## start EXTRACTED ENTRIES

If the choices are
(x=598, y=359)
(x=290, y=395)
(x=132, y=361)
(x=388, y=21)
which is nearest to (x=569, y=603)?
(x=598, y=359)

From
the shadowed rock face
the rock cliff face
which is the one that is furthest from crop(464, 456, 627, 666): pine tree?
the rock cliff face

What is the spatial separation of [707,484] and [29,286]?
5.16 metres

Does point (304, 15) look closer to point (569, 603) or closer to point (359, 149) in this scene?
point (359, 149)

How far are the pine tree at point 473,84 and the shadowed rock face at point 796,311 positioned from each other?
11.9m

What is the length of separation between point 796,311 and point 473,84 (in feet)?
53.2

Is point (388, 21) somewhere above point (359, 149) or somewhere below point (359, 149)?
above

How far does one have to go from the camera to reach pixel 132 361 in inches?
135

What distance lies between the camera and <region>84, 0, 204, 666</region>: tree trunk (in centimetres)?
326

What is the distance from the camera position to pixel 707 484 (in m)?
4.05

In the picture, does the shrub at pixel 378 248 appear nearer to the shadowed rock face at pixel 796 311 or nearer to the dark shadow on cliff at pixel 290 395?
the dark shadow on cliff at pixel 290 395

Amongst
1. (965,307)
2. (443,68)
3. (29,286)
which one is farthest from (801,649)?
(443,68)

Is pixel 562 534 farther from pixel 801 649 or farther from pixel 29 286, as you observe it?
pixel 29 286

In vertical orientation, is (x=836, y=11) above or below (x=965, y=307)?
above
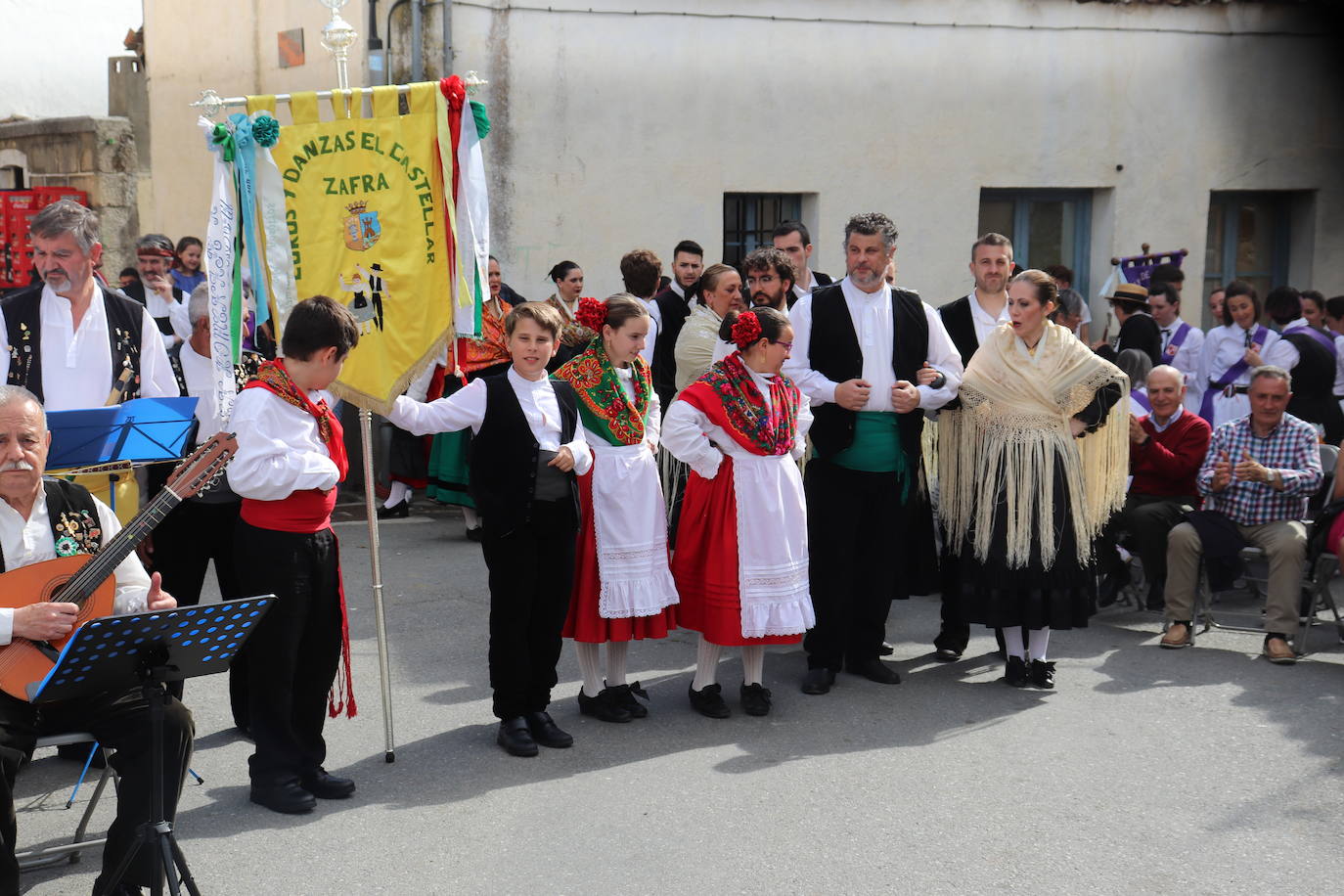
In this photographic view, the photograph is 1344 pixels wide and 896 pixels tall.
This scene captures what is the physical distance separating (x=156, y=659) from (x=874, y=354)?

## end EXTRACTED ENTRIES

Format the data above as a numbered list, leaving out blank lines and the pictures.

* **RESPONSE BELOW**
1. If the choices are
2. (x=598, y=359)
3. (x=290, y=395)
4. (x=132, y=361)
5. (x=388, y=21)
6. which is nearest to (x=569, y=603)?
7. (x=598, y=359)
8. From
9. the shadowed rock face
10. the rock cliff face
11. which is the one that is furthest from crop(464, 456, 627, 666): pine tree?
12. the rock cliff face
13. What is the spatial separation of [707,484] and [29,286]?
14. 5.16 metres
15. Does point (304, 15) look closer to point (569, 603) or closer to point (359, 149) in this scene?
16. point (359, 149)
17. How far are the pine tree at point 473,84 and the shadowed rock face at point 796,311 positioned from each other?
18. 11.9m
19. What is the length of separation between point 796,311 and point 473,84 (in feet)?
20. 53.2
21. Is point (388, 21) somewhere above point (359, 149) or somewhere below point (359, 149)?
22. above
23. How far does one have to go from the camera to reach pixel 132 361 in inches?
24. 135
25. What distance lies between the camera and <region>84, 0, 204, 666</region>: tree trunk (in centimetres)?
26. 326
27. What is the distance from the camera position to pixel 707 484 (in m)?
28. 4.05
29. In the picture, does the shrub at pixel 378 248 appear nearer to the shadowed rock face at pixel 796 311 or nearer to the dark shadow on cliff at pixel 290 395?
30. the dark shadow on cliff at pixel 290 395
31. Amongst
32. 1. (965,307)
33. 2. (443,68)
34. 3. (29,286)
35. which one is farthest from (801,649)?
36. (443,68)
37. Is pixel 562 534 farther from pixel 801 649 or farther from pixel 29 286, as you observe it?
38. pixel 29 286
39. In vertical orientation, is (x=836, y=11) above or below (x=965, y=307)?
40. above
41. In this photographic view, the photograph is 1344 pixels wide and 896 pixels tall.
42. This scene captures what is the physical distance separating (x=156, y=659) from (x=874, y=354)?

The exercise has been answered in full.